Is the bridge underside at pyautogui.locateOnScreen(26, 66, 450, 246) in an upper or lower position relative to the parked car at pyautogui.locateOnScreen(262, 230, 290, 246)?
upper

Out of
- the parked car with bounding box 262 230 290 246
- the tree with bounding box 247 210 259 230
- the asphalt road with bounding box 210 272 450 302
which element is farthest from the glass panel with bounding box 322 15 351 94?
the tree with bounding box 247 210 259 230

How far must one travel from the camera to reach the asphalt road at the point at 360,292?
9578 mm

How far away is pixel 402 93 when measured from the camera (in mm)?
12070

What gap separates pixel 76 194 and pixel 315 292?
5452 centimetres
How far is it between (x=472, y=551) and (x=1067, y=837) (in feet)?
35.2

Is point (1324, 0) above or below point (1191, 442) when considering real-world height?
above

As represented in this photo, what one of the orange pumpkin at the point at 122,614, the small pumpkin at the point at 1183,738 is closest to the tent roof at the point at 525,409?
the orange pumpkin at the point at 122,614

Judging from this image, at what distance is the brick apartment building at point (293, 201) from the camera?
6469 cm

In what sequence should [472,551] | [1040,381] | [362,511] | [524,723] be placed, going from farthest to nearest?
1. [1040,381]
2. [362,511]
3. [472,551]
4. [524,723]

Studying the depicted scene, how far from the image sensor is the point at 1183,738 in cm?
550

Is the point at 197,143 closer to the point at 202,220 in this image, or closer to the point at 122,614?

**Given request:**
Please print, word for word, everything from the line with "How far is it" up to and including the final line of the rows above.

**Answer to the problem:**
How far is it between (x=472, y=551) and (x=1067, y=837) (in feet)?
35.2

Is point (1324, 0) above or below point (1191, 442) when considering real-world height?
above

As represented in this photo, what one of the orange pumpkin at the point at 122,614, the small pumpkin at the point at 1183,738 is closest to the tent roof at the point at 525,409?
the orange pumpkin at the point at 122,614

Judging from this image, at what distance is the brick apartment building at point (293, 201) from the camera?
6469 cm

In what sequence should [472,551] | [1040,381] | [362,511] | [524,723] be placed, going from farthest to nearest?
1. [1040,381]
2. [362,511]
3. [472,551]
4. [524,723]

Studying the depicted scene, how far from the image sensor is the point at 1183,738 in cm?
550

Is the point at 197,143 closer to the point at 202,220 in this image, or closer to the point at 122,614?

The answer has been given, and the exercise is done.